Aplastic anemia (AA) is a rare but serious condition in which the bone marrow fails to produce sufficient new blood cells, leading to fatigue, increased susceptibility to infection, and uncontrolled bleeding. In this editorial, we review and comment on an article by Wang et al published in 2024. This study aimed to evaluate the potential therapeutic benefits of ginsenoside Rg1 in AA, focusing on its protective effects and uncovering the underlying mechanisms. Cyclophosphamide (CTX) administration caused substantial damage to the structural integrity of the bone marrow and decreased the number of hematopoietic stem cells, thereby establishing an AA model. Compared with the AA group, ginsenoside Rg1 alleviated the effects of CTX by reducing apoptosis and inflammatory factors. Mechanistically, treatment with ginsenoside Rg1 significantly mitigated myelosuppression in mice by inhibiting the mitogen activated protein kinase signaling pathway. Thus, this study indicates that ginsenoside Rg1 could be effective in treating AA by reducing myelosuppression, primarily through its influence on the mitogen activated protein kinase signaling pathway. We expect that our review and comments will provide valuable insights for the scientific community related to this research and enhance the overall clarity of this article.

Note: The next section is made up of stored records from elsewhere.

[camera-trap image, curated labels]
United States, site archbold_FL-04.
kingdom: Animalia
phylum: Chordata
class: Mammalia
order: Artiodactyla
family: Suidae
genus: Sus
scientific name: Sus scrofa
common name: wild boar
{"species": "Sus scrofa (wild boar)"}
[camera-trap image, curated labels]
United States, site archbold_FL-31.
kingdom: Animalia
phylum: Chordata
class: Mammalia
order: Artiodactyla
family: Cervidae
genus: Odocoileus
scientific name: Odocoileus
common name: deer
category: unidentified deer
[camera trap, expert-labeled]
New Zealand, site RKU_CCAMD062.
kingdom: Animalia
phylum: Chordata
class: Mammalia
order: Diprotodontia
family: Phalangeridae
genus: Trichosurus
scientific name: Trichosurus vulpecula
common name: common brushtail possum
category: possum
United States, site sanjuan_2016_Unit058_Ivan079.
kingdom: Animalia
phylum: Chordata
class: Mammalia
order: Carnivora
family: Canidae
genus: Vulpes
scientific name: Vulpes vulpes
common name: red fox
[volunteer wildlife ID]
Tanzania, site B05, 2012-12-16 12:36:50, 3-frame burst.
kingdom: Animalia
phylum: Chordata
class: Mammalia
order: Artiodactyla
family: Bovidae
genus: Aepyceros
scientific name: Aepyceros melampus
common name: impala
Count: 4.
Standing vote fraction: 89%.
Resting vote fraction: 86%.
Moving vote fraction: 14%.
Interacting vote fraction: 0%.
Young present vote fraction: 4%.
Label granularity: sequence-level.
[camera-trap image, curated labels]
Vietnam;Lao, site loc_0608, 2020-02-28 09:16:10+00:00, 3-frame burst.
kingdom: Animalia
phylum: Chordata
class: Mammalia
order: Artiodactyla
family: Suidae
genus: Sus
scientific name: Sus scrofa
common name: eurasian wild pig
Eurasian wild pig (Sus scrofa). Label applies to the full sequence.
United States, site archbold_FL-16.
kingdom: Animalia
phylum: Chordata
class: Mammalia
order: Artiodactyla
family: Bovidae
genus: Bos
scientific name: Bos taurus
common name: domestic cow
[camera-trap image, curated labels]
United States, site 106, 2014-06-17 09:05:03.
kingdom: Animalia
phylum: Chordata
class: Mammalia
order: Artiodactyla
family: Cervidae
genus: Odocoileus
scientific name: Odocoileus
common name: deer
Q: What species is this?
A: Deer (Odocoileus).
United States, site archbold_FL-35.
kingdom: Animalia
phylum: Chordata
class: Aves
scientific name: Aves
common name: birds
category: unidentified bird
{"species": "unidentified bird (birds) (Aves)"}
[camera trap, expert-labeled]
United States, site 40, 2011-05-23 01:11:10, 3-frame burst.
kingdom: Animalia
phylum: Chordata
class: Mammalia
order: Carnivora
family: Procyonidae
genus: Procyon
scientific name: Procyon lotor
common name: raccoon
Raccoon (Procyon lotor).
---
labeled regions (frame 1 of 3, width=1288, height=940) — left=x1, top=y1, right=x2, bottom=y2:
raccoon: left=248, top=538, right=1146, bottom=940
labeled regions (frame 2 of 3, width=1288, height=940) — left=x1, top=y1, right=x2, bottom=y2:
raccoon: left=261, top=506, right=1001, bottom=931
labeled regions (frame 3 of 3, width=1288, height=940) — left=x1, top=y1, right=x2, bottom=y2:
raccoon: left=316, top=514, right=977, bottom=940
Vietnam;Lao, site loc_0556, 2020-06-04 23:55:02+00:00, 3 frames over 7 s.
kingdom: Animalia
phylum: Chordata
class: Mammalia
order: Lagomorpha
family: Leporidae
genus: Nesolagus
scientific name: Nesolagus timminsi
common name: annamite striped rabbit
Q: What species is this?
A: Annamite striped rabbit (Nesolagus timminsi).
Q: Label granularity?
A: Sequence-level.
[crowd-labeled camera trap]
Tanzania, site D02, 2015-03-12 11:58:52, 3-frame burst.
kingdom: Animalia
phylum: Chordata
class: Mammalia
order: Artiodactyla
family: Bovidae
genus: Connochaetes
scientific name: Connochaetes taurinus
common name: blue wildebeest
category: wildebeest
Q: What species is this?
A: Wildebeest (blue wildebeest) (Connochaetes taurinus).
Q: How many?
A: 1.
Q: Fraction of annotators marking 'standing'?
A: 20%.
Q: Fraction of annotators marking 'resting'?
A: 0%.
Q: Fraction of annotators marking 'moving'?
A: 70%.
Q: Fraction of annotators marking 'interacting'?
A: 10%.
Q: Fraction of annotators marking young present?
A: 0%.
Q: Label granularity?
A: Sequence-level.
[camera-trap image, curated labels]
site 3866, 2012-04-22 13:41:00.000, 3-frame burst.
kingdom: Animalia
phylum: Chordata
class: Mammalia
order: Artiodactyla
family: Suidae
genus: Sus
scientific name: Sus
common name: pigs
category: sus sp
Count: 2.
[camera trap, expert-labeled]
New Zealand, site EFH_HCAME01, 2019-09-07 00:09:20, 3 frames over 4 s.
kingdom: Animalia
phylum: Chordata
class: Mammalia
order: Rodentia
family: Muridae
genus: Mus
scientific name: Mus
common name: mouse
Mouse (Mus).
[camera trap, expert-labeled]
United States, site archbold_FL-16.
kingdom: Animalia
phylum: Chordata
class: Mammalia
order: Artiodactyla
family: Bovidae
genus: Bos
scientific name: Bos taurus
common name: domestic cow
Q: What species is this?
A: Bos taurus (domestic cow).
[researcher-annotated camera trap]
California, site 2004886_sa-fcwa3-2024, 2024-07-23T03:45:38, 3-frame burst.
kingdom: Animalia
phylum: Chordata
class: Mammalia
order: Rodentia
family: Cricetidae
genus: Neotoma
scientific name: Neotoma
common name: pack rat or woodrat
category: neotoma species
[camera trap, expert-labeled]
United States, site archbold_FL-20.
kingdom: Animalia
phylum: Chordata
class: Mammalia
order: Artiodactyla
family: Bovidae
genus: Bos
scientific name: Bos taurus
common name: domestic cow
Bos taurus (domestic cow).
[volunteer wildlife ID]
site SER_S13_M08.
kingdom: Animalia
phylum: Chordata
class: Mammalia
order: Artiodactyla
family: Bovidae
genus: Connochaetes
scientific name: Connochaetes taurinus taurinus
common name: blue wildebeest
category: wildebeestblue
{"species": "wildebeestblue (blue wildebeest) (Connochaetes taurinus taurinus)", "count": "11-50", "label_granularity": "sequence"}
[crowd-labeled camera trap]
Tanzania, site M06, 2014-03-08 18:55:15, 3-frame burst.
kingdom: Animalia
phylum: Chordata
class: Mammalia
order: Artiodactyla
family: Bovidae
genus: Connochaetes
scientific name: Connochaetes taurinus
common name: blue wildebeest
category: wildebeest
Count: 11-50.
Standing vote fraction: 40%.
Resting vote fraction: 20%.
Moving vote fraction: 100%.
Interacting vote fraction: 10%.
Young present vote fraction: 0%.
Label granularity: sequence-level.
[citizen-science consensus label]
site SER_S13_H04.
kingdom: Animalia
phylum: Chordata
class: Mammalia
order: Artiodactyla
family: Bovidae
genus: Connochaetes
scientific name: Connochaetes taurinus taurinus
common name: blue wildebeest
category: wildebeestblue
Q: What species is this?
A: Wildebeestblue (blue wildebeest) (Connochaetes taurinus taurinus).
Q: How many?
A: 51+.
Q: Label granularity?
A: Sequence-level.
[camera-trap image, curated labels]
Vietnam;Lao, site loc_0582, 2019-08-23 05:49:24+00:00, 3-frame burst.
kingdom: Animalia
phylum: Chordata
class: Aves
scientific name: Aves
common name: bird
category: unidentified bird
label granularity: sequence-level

Keywords: Aplastic anemia; Cyclophosphamide; Ginsenoside Rg1; Hematopoietic stem cells; Apoptosis; Inflammation; Mitogen activated protein kinase

Core Tip: An animal model of aplastic anemia was established in mice using cyclophosphamide, and pathological changes in the bone marrow were analyzed using hematoxylin-eosin staining of the tissues. Blood samples were collected from the mice to analyze blood cell composition. This study also examined the changes in cellular components and protein expression in the mitogen activated protein kinase signaling pathway within the bone marrow to determine whether ginsenoside Rg1 can mitigate myelosuppression through the mitogen activated protein kinase pathway.